15 ports spatiaux en Europe

Au-delà du cercle polaire, l’Europe se dote d’un pas de tir de minilanceurs spatiaux

Une quinzaine de ports spatiaux sont actuellement en développement sur le Vieux Continent

Philippe Jacqué

Le Monde du 17/01/23

De la neige, des milliers de sapins à perte de vue et quelques rennes disséminés. Une température presque douce pour la saison, − 8 °C. Çà et là, quelques antennes, paraboles et hangars. C’est d’ici, au sein du site spatial suédois d’Esrange, à 200 kilomètres au nord du cercle polaire, que des mini-fusées pourront bientôt envoyer des satellites de moins d’une tonne dans l’espace. La Suède, qui préside l’Union européenne ce semestre, avait convié, vendredi 13 janvier, les médias, dont Le Monde, pour l’inauguration de ce pas de tir.
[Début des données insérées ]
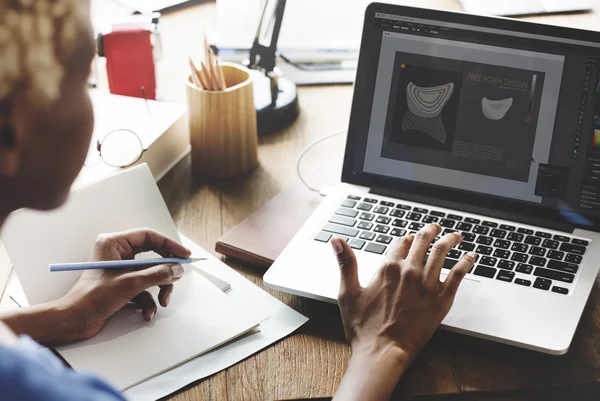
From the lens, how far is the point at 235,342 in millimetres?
851

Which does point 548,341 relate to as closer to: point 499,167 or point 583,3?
point 499,167

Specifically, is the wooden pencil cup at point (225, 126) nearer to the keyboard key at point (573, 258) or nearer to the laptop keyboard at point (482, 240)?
the laptop keyboard at point (482, 240)

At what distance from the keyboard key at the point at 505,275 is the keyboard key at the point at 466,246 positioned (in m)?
0.06

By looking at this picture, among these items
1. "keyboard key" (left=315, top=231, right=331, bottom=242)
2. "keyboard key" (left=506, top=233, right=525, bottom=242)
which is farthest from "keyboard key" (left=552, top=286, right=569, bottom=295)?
"keyboard key" (left=315, top=231, right=331, bottom=242)

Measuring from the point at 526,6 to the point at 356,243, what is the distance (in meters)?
1.03

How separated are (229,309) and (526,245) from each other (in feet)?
1.35

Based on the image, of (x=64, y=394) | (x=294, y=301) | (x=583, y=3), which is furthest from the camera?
(x=583, y=3)

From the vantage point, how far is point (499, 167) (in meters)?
1.01

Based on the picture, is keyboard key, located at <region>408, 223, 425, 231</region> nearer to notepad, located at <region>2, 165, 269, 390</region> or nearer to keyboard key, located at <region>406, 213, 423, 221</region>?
keyboard key, located at <region>406, 213, 423, 221</region>

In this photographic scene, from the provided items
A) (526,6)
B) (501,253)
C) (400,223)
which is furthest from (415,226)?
(526,6)

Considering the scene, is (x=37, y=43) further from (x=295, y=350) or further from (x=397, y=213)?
(x=397, y=213)

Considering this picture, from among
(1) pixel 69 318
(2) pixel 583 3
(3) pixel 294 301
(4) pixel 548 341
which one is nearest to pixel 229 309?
(3) pixel 294 301

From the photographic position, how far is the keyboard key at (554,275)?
0.89 metres

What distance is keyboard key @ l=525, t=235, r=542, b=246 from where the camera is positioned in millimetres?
954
Pour l’occasion, le roi de Suède Carl XVI Gustaf, le premier ministre, Ulf Kristersson, et Ursula von der Leyen, la présidente de la Commission européenne, s’étaient donné rendez-vous dans le Grand Nord. « C’est un grand moment pour l’industrie spatiale européenne », a salué Mme von der Leyen, ajoutant « ce port spatial offre désormais un accès européen indépendant à l’espace ».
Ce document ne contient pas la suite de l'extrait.